→ **Work request 1**
Write out the passage of the University Club article word for word, everything from "A new life for" down to "food services umbrella.".
→ **Work request 2**
In the University Club article, what annual fee do staff and faculty pay for membership?
→ **Work request 3**
Using the University Club article, explain in one to three sentences why the club is being moved under food services.

Study text Start Marker

A new life for the University Club -- by Barb Elve

[Dining room] The transition will be seamless, promises food services director Mark Murdoch, when the University Club (left) goes from being "an independent organizational unit to an organizational unit attached to food services" on May 1.

"The club has not performed well financially for a number of years," he explained, and the change is expected to bring "some synergy" -- both in economy of scale in purchasing and in administrative costs -- under the food services umbrella.

Club manager James Brice, employed in a "contingent on funding position", will be leaving at the end of April. The sous chef, house manager and other staff will remain, said Murdoch. "It will still be called the University Club and will maintain a very distinct personality. It won't become visually a food services unit."

Currently, the club is open to members who pay an annual fee, ranging from $110 per year for staff and faculty to the corporate rate of $300 per year. Honorary memberships are offered to members of the President's Circle, a group of donors who make a significant contribution to the university. Non-members are allowed to lunch at the club. Under food services management, said Murdoch, every faculty, staff and retiree, as well as donors in the President's Circle, "will enjoy benefits of membership."

Study text End Marker
Extracted entries Start Marker

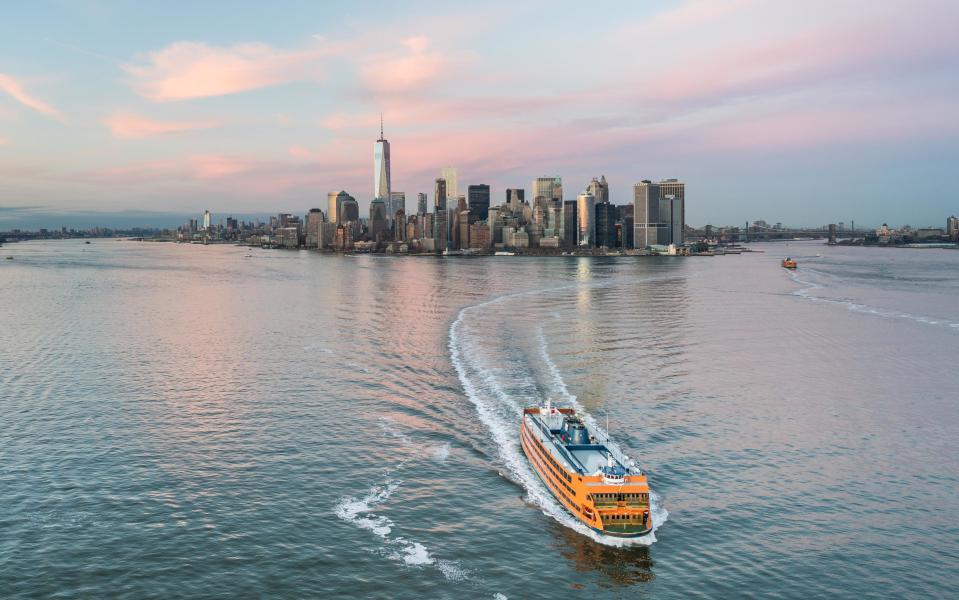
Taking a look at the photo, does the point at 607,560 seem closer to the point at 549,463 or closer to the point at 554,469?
the point at 554,469

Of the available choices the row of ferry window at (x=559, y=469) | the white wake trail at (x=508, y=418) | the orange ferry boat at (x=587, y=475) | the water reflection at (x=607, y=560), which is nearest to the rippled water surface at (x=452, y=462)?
the water reflection at (x=607, y=560)

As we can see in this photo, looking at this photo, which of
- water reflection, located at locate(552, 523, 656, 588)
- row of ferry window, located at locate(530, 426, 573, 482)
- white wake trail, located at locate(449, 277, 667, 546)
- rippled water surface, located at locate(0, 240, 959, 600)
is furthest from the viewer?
row of ferry window, located at locate(530, 426, 573, 482)

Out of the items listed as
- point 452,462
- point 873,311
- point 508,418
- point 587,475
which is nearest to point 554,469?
point 587,475

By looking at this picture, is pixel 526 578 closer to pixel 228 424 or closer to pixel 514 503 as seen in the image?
pixel 514 503

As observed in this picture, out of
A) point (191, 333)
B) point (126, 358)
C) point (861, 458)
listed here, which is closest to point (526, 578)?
point (861, 458)

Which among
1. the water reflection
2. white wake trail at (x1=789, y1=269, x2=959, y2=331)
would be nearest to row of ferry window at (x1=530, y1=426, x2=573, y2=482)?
the water reflection

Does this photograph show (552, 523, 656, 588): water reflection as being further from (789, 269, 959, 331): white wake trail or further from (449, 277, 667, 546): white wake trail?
(789, 269, 959, 331): white wake trail

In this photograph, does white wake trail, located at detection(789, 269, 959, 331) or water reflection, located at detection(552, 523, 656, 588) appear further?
white wake trail, located at detection(789, 269, 959, 331)
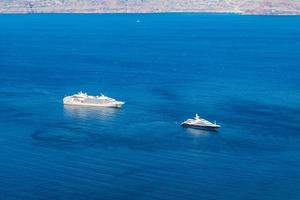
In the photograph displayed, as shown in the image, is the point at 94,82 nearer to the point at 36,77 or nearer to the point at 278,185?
the point at 36,77

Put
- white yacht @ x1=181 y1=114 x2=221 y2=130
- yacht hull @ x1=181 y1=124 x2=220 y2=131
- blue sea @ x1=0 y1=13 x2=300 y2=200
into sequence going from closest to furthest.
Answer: blue sea @ x1=0 y1=13 x2=300 y2=200
yacht hull @ x1=181 y1=124 x2=220 y2=131
white yacht @ x1=181 y1=114 x2=221 y2=130

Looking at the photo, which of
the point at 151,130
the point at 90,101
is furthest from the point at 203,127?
the point at 90,101

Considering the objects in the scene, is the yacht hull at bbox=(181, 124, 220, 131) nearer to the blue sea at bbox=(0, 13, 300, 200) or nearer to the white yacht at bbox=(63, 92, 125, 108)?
the blue sea at bbox=(0, 13, 300, 200)

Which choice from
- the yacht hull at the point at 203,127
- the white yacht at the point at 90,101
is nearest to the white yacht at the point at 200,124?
the yacht hull at the point at 203,127

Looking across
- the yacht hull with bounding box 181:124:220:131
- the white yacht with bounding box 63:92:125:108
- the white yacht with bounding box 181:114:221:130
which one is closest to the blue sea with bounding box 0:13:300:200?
the yacht hull with bounding box 181:124:220:131

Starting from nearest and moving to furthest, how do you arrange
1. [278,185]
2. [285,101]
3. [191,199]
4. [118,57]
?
[191,199] < [278,185] < [285,101] < [118,57]

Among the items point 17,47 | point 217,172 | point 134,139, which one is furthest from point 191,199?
point 17,47
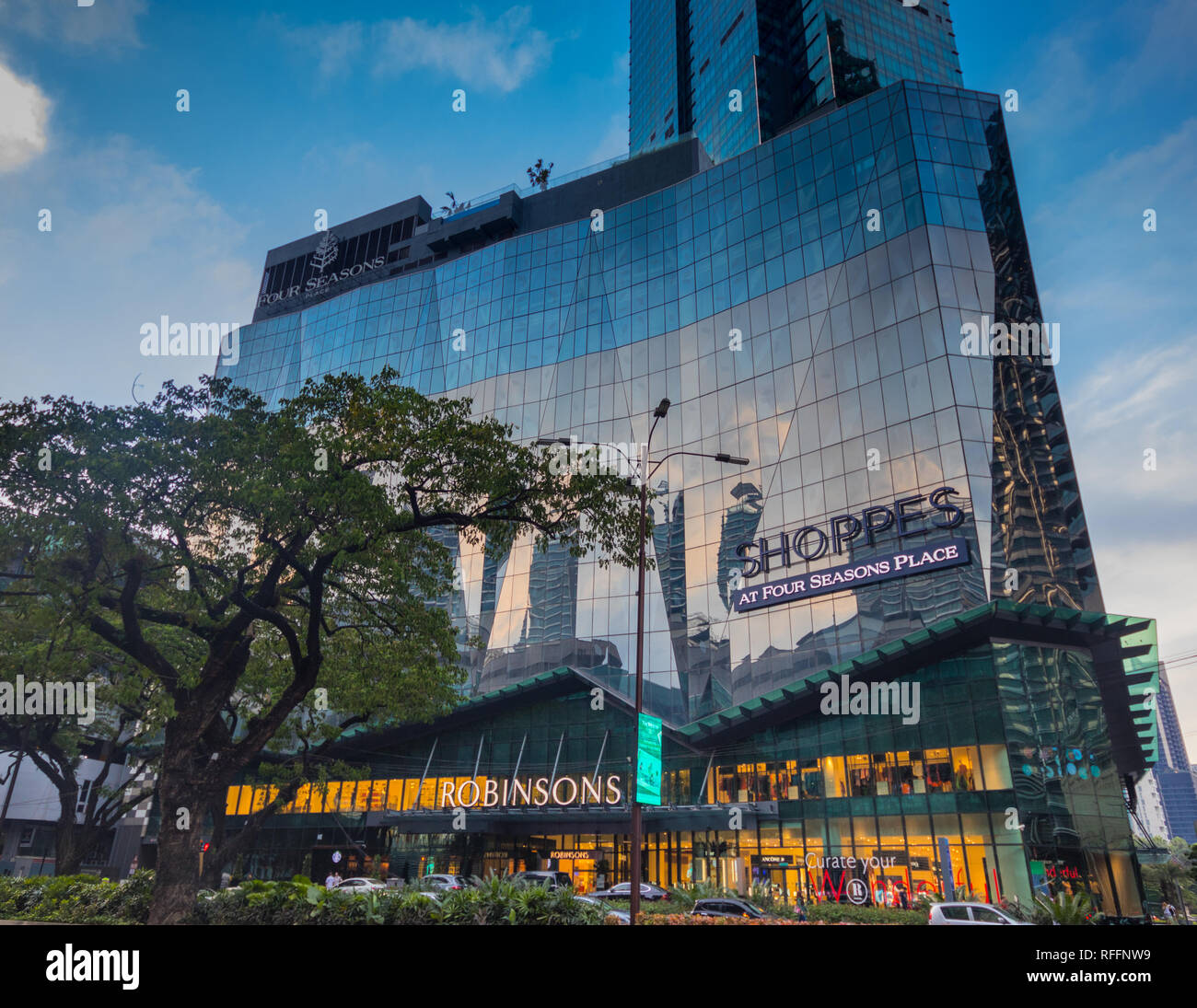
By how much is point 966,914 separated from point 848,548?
22792 millimetres

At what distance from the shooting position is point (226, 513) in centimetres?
1970

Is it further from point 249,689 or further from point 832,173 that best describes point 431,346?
point 249,689

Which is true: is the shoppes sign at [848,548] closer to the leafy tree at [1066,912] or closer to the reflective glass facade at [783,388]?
the reflective glass facade at [783,388]

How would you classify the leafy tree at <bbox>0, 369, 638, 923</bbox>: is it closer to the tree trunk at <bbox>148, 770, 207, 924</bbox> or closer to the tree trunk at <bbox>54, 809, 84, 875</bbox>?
the tree trunk at <bbox>148, 770, 207, 924</bbox>

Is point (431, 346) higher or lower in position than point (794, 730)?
higher

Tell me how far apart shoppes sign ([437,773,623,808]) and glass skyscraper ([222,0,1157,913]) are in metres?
0.44

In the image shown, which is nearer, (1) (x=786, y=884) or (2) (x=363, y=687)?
(2) (x=363, y=687)

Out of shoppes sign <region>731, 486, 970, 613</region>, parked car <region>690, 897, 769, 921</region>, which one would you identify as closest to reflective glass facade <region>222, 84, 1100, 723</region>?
shoppes sign <region>731, 486, 970, 613</region>

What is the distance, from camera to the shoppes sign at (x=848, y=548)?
1487 inches

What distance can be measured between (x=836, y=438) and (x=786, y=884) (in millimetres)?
24107

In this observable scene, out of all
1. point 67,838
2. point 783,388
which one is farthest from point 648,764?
point 783,388

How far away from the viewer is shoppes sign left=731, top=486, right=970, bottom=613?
1487 inches
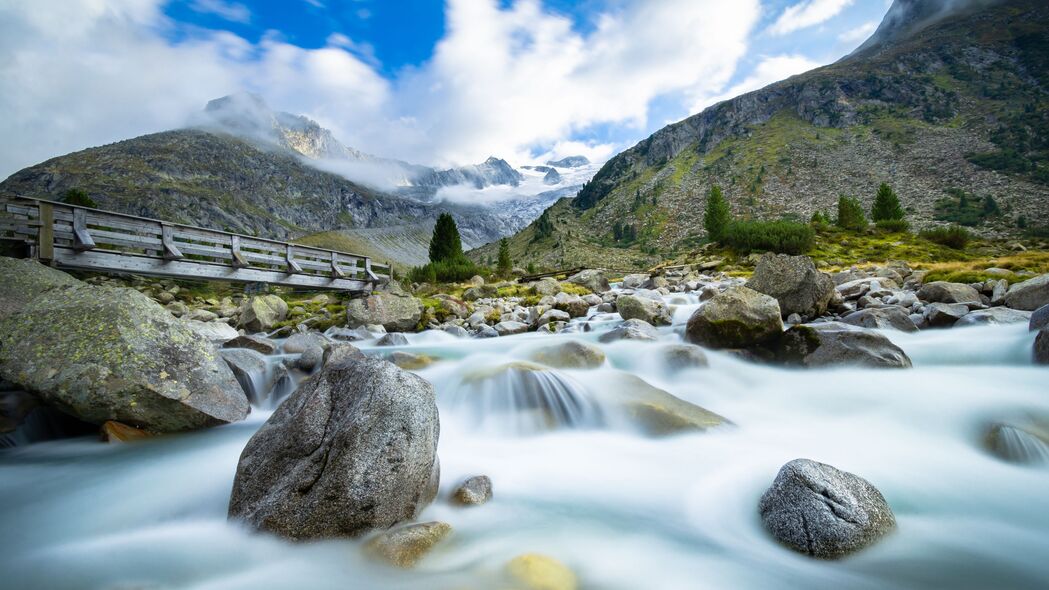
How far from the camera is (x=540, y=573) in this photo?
3010mm

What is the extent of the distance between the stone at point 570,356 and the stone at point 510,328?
4.50 metres

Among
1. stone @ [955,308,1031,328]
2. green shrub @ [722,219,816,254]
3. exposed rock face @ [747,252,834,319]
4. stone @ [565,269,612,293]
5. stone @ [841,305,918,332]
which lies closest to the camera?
stone @ [955,308,1031,328]

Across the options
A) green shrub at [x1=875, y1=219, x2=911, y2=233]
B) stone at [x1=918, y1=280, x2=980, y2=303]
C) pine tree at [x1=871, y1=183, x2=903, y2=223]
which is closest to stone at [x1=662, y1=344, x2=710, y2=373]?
stone at [x1=918, y1=280, x2=980, y2=303]

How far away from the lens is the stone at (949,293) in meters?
11.0

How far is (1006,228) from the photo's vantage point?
7119 centimetres

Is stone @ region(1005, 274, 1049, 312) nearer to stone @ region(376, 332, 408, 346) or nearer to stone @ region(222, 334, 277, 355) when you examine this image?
stone @ region(376, 332, 408, 346)

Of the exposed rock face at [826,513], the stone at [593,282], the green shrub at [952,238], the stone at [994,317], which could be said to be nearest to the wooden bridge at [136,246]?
the stone at [593,282]

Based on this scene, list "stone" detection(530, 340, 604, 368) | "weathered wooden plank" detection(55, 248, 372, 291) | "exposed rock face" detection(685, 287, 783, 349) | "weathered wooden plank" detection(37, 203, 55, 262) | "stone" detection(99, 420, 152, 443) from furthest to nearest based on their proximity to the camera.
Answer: "weathered wooden plank" detection(55, 248, 372, 291) < "weathered wooden plank" detection(37, 203, 55, 262) < "exposed rock face" detection(685, 287, 783, 349) < "stone" detection(530, 340, 604, 368) < "stone" detection(99, 420, 152, 443)

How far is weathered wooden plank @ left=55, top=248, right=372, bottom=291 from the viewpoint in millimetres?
12179

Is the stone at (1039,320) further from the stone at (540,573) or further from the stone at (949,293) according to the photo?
the stone at (540,573)

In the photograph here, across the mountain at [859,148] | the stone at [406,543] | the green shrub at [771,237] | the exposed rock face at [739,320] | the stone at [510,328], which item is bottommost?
the stone at [406,543]

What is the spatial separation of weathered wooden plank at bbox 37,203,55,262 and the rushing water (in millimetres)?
8941

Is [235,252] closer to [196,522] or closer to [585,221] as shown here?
[196,522]

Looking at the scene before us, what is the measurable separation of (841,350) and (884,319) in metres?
4.22
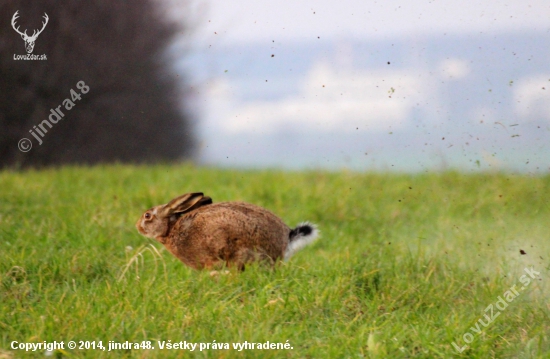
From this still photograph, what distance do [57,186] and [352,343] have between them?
208 inches

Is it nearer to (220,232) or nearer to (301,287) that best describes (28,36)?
(220,232)

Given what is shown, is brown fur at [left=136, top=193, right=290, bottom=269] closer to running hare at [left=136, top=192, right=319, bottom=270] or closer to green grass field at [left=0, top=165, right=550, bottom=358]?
running hare at [left=136, top=192, right=319, bottom=270]

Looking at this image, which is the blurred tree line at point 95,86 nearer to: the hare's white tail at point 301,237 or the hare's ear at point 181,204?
the hare's ear at point 181,204

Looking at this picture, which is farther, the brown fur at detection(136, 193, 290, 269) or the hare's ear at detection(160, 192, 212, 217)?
the hare's ear at detection(160, 192, 212, 217)

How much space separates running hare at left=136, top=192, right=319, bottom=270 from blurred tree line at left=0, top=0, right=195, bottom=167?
6582 mm

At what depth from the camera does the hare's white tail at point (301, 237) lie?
3.88 m

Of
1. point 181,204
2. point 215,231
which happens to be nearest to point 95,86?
point 181,204

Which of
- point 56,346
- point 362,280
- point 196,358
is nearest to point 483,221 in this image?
point 362,280

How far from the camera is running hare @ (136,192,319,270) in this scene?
11.9 feet

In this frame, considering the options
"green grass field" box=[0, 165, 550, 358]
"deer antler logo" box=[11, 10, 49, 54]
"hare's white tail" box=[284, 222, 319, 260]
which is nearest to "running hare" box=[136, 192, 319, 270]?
"hare's white tail" box=[284, 222, 319, 260]

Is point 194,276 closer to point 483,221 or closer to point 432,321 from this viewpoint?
point 432,321

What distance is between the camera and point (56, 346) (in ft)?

Extracted entries End Marker

→ **Result 1**
A new life for the University Club -- by Barb Elve

[Dining room] The transition will be seamless, promises food services director Mark Murdoch, when the University Club (left) goes from being "an independent organizational unit to an organizational unit attached to food services" on May 1.

"The club has not performed well financially for a number of years," he explained, and the change is expected to bring "some synergy" -- both in economy of scale in purchasing and in administrative costs -- under the food services umbrella.

→ **Result 2**
$110 per year.

→ **Result 3**
The club has not performed well financially for a number of years. Moving it under food services is expected to bring "some synergy," with economy of scale in purchasing and savings in administrative costs.